Directions for this task -> Retype the records from the line containing "Genthe. Old Chinatown." through the line containing "Ever After High as Zodiac Signs", including both of those lines, and leave out the pictures.

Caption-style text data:
--- --- ---
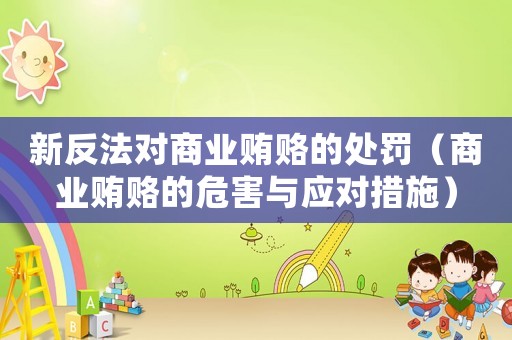 新反法對(duì)商業(yè)賄賂的處罰（商業(yè)賄賂的危害與應(yīng)對(duì)措施）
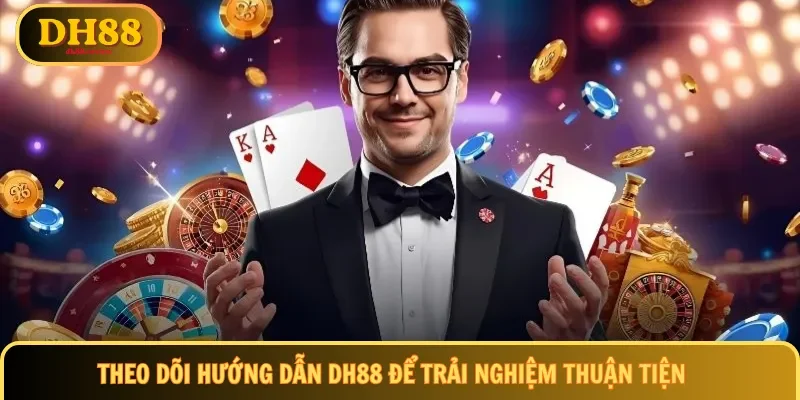 Theo dõi hướng dẫn DH88 để trải nghiệm thuận tiện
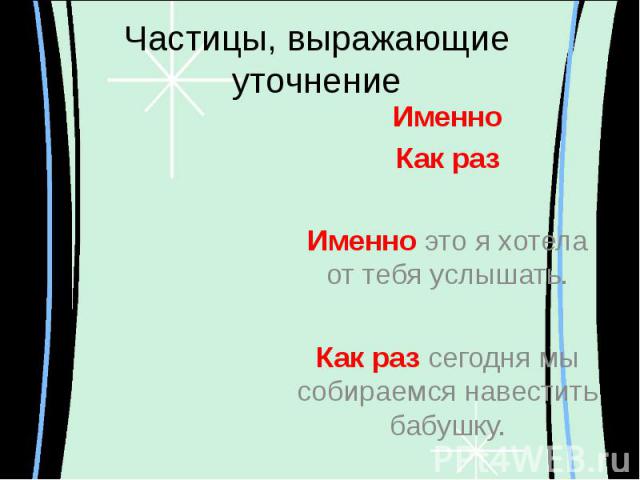 Частицы, выражающие уточнение ИменноКак разИменно это я хотела от тебя услышать.Как раз сегодня мы собираемся навестить бабушку.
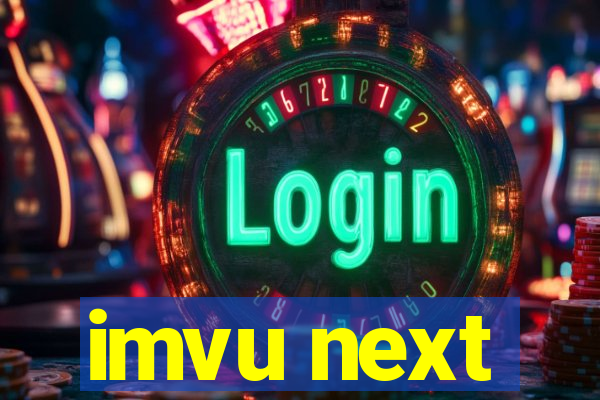 imvu next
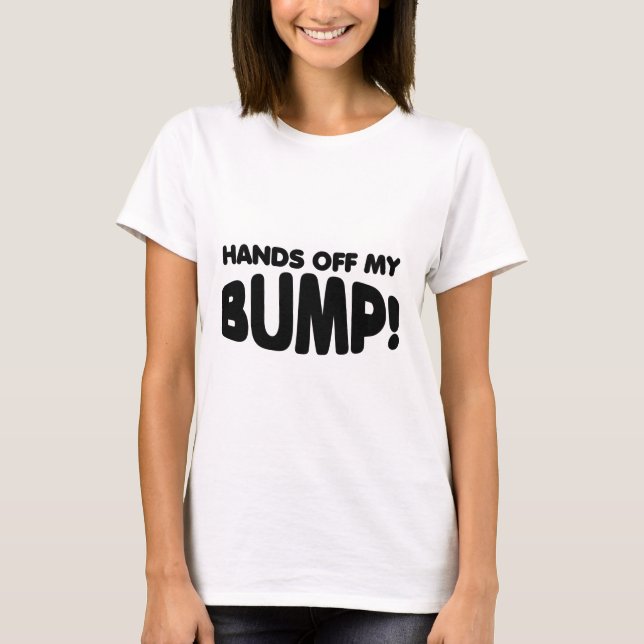 Hands off my bump T-Shirt (Front)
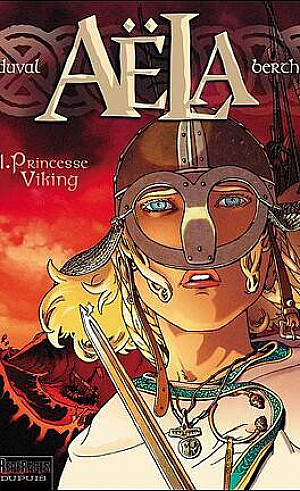 Aëla, Tome 1 : Princesse Viking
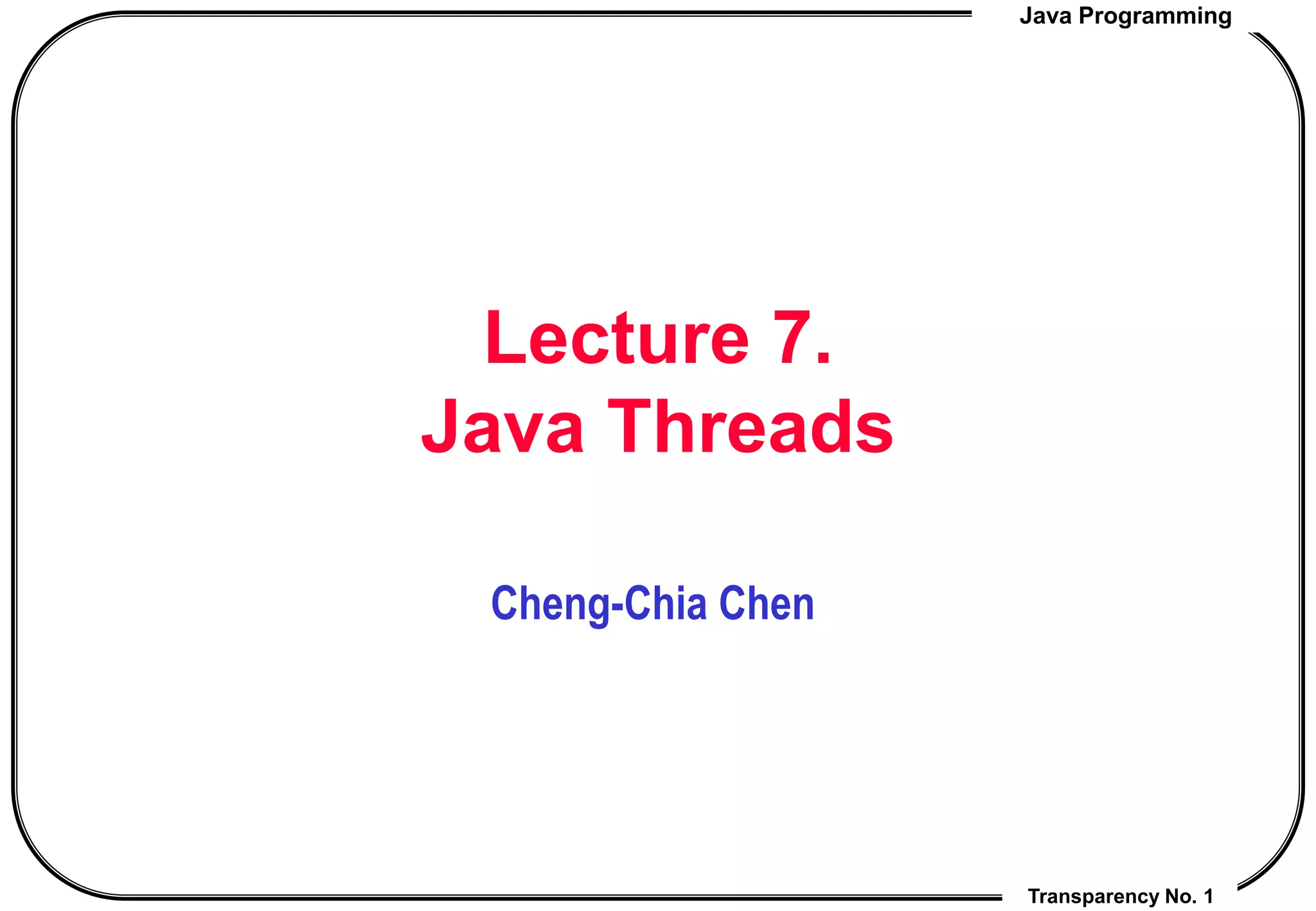 Java Programming
Transparency No. 1
Lecture 7.
Java Threads
Cheng-Chia Chen
 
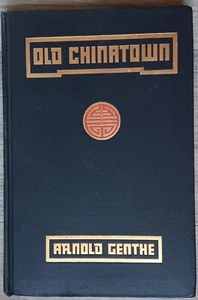 Genthe. Old Chinatown. Mitchell Kennerley, 1912. HC. Fine - Picture 1 of 1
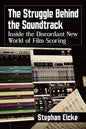 The Struggle Behind the Soundtrack: Inside the Discordant New World of Film Scoring - Paperback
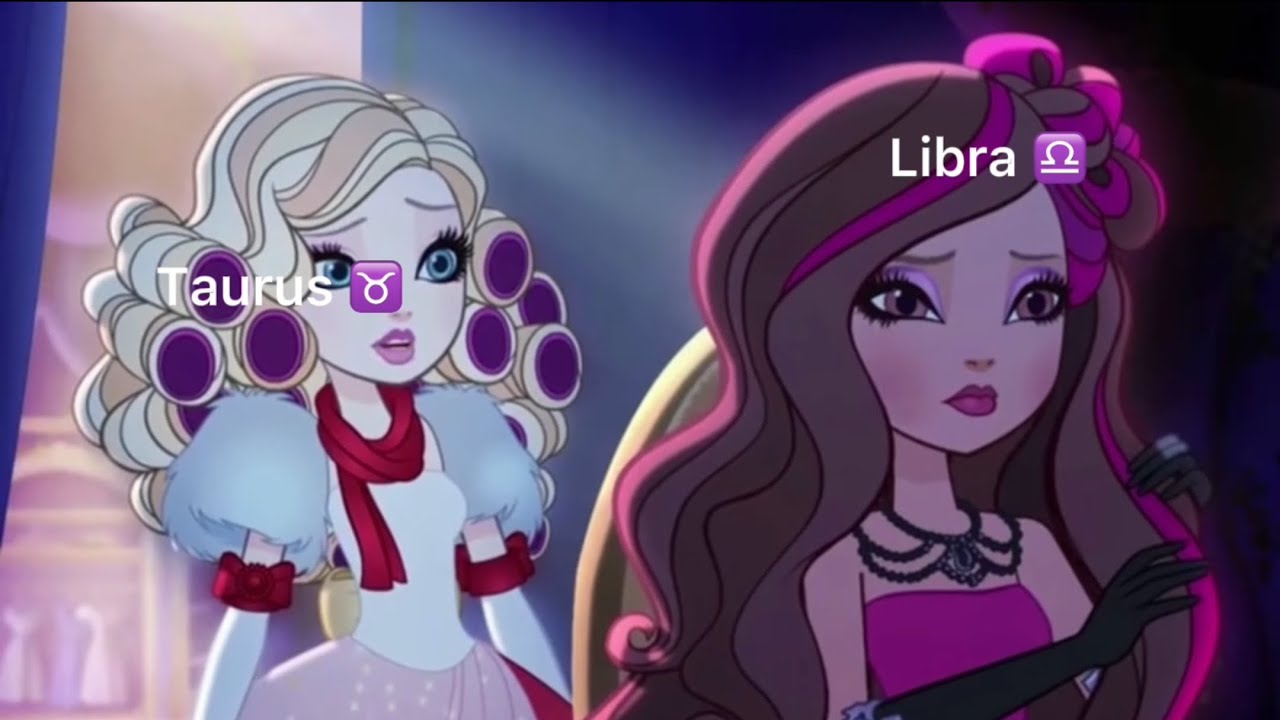 Ever After High as Zodiac Signs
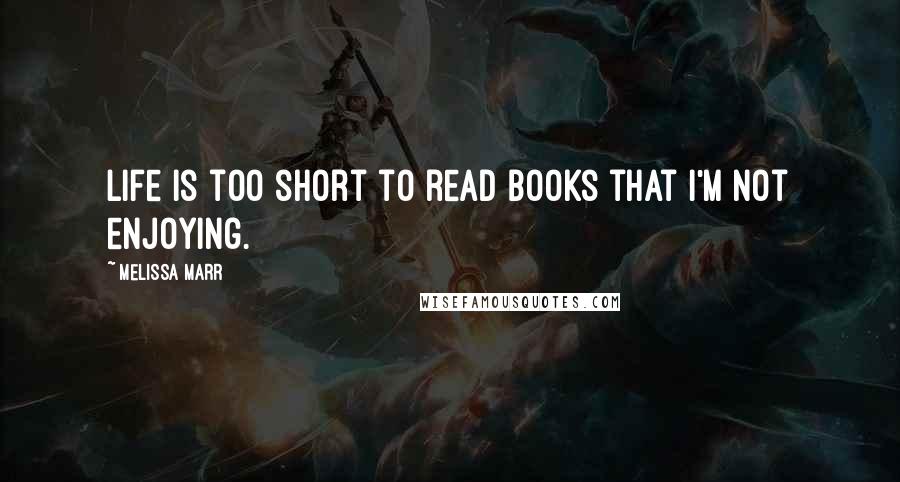 Melissa Marr Quotes: Life is too short to read books that I'm not enjoying.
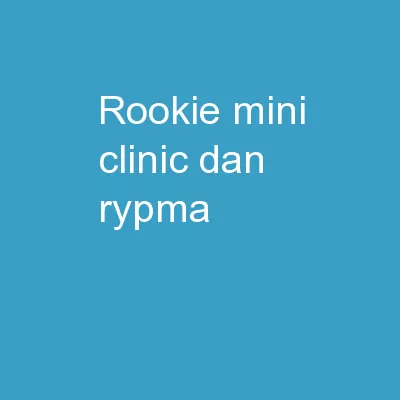 Rookie-Mini Clinic Dan  Rypma
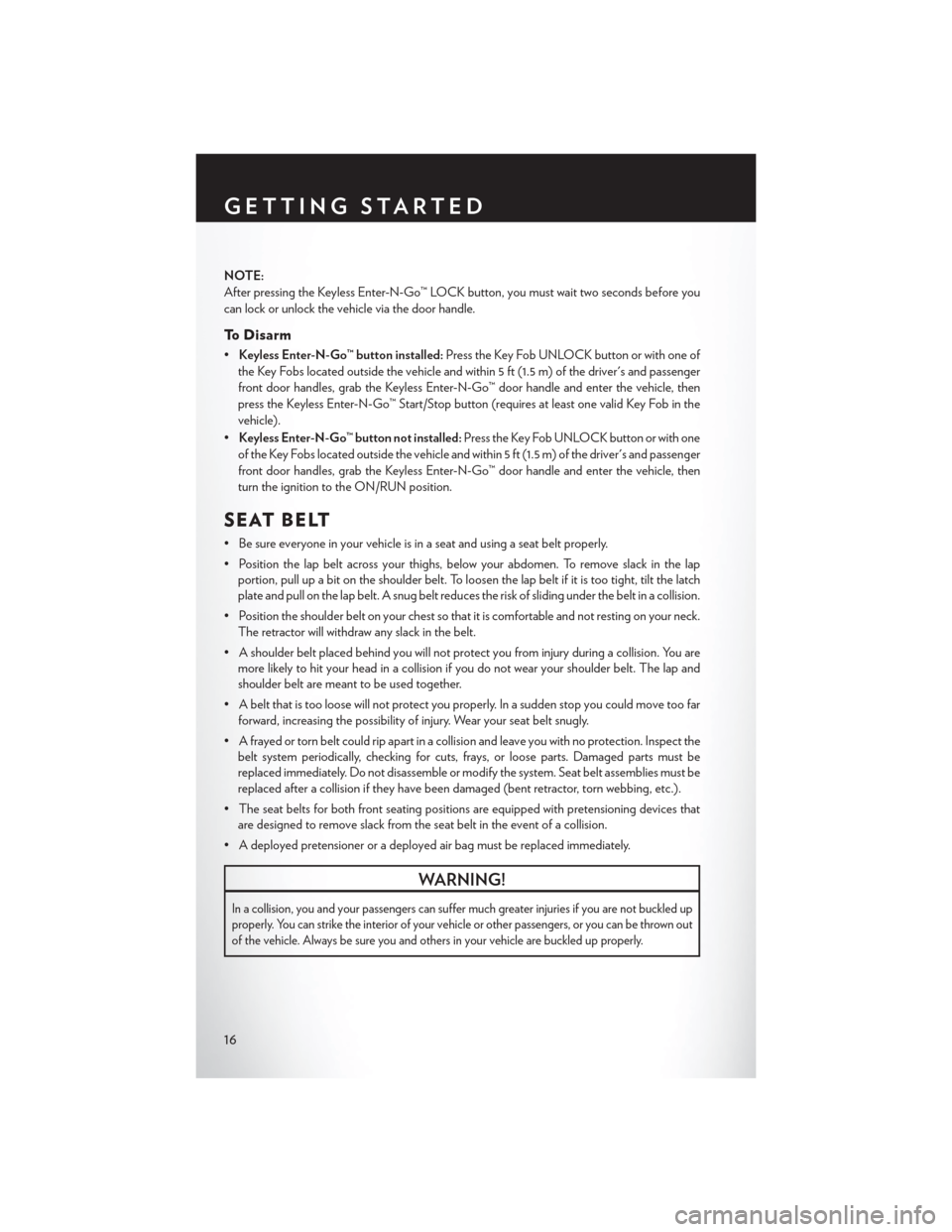 CHRYSLER TOWN AND COUNTRY 2013 5.G User Guide NOTE:
After pressing the Keyless Enter-N-Go™ LOCK button, you must wait two seconds before you
can lock or unlock the vehicle via the door handle.
To Disarm
•Keyless Enter-N-Go™ button installed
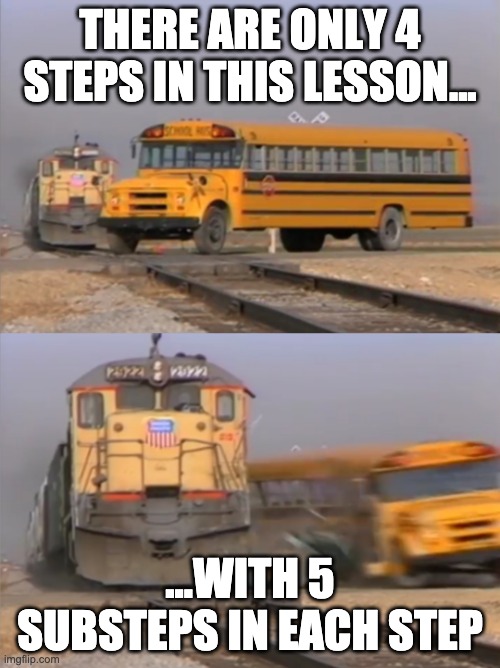 Online learning fail | THERE ARE ONLY 4 STEPS IN THIS LESSON... ...WITH 5 SUBSTEPS IN EACH STEP | image tagged in train bus | made w/ Imgflip meme maker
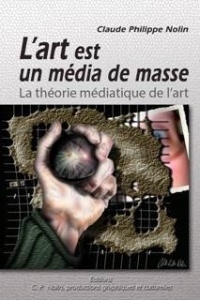 L'art est un média de masse : La théorie médiatique de l'art | Nolin, Claude Philippe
--- --- ---
Answer space ->
 Genthe. Old Chinatown. Mitchell Kennerley, 1912. HC. Fine - Picture 1 of 1
 The Struggle Behind the Soundtrack: Inside the Discordant New World of Film Scoring - Paperback
 Ever After High as Zodiac Signs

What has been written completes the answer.